Live hat das in der Tat gut funktioniert. Als Konserve tut es zumindest mir etwas weh. Die Pianoballade „Erschöpfter Optimist“ am Schluss ist dann wieder sehr gelungen. Wie lassen Sie Ihren inneren Optimisten Kraft tanken in diesen Zeiten?
Hormuth: Die Kinder geben mir Kraft, vor allem, wenn sie abends endlich im Bett sind.
Sie haben auf Spotify zehn monatliche Hörer - lohnt sich das? Oder verkaufen Sie genug CDs und LPs bei den Auftritten?
Hormuth: Wenn schon, dann mit Schellack-Platten. Im Ernst: Streaming spielt bei mir keine große Rolle, aber nach Auftritten verkaufe ich ganz gut CDs. Werden Sie als hipper Spotify-Hase gar nicht mehr kennen!
Als Bühnenprogramm startet „War was?“ am 13. September in der Klapsmühl‘. Das ist aber kein reines Musikkabarett, oder?
Hormuth: Nein, das sind wie immer 70 Prozent Wortanteil.
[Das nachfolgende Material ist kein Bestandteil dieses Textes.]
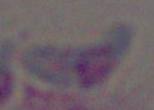
magnification = 1000x
identification = Toxoplasma gondii
modality = micrograph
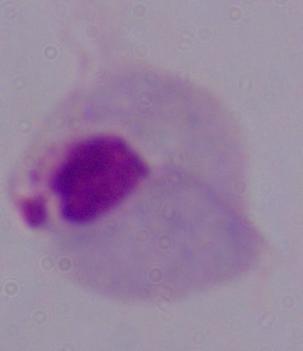
1000x magnification. Photomicrograph. A trichomonad is seen.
Aber der Titelsong des Albums ist der Schlusssong des Programms. Und auch zwei bis drei andere der Kabarett-Pop-Nummern kommen als Klaviersong darin vor.
Es geht unter anderem um Toleranz und Cancel Culture. Vergeht einem als Satiriker eigentlich der Spaß, wenn man sieht, was sich Kollegen wie Nuhr, Eckart, Chappelle oder Gervais anhören müssen? Und wie sie dann wiederum auf die Kritik reagieren?
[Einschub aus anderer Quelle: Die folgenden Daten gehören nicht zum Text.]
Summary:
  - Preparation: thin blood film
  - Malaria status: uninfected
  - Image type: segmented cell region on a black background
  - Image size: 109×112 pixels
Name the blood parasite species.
Hormuth: Da trifft es oft keine Falschen, die sollten schon auch einstecken können. Grundsätzlich finde ich die Frage, wie frei und verantwortungslos Kunst sein kann sehr wichtig. Moral kann da schaden. Muss aber nicht. Beziehungsstatus: Es ist kompliziert.
Kipppunkte sind ein spannendes Thema im Programm. Die Frage für einen künftigen Friedensnobelpreisträger: Wie kippen wir den ganzen Schrott wieder zurück?
Hormuth: Das ist ja der Witz am Kipppunkt, dass es danach nicht mehr zurückgeht. EIN Heiligabend mit der Weihnachts-CD von Helene Fischer und du fällst vom Glauben ab. EIN gekipptes Klima und die Erde sieht aus, als hätte Roland Emmerich Regie geführt.
Am 19. November starten Sie die Reihe „Talk in der Klapsmühl‘’, die Sie moderieren. Braucht die Welt wirklich noch eine Talkshow?
Hormuth: Nein, aber Mannheim vielleicht. Und die Klapsmühl’, denn wir wollen uns auf unsere pointierte Art und Weise ein bisschen mehr einbringen in die Debatten der Stadt.
Wer kommt da alles als Gast in Frage? Und was wäre Ihre Wunschbesetzung?
Hormuth: Heute dachte ich, ich würde gerne mit Dario Fontanella über das Geschäftesterben in der Innenstadt reden. Wenn er ein Spaghettieis mitbringt. So in die Richtung soll es gehen. Interessante Leute und aktuelle Themen der Region.
Und wann übernehmen Sie die ARD-Talkshow „Hart, aber fair?“
Hormuth: Jederzeit. Können Sie da was machen?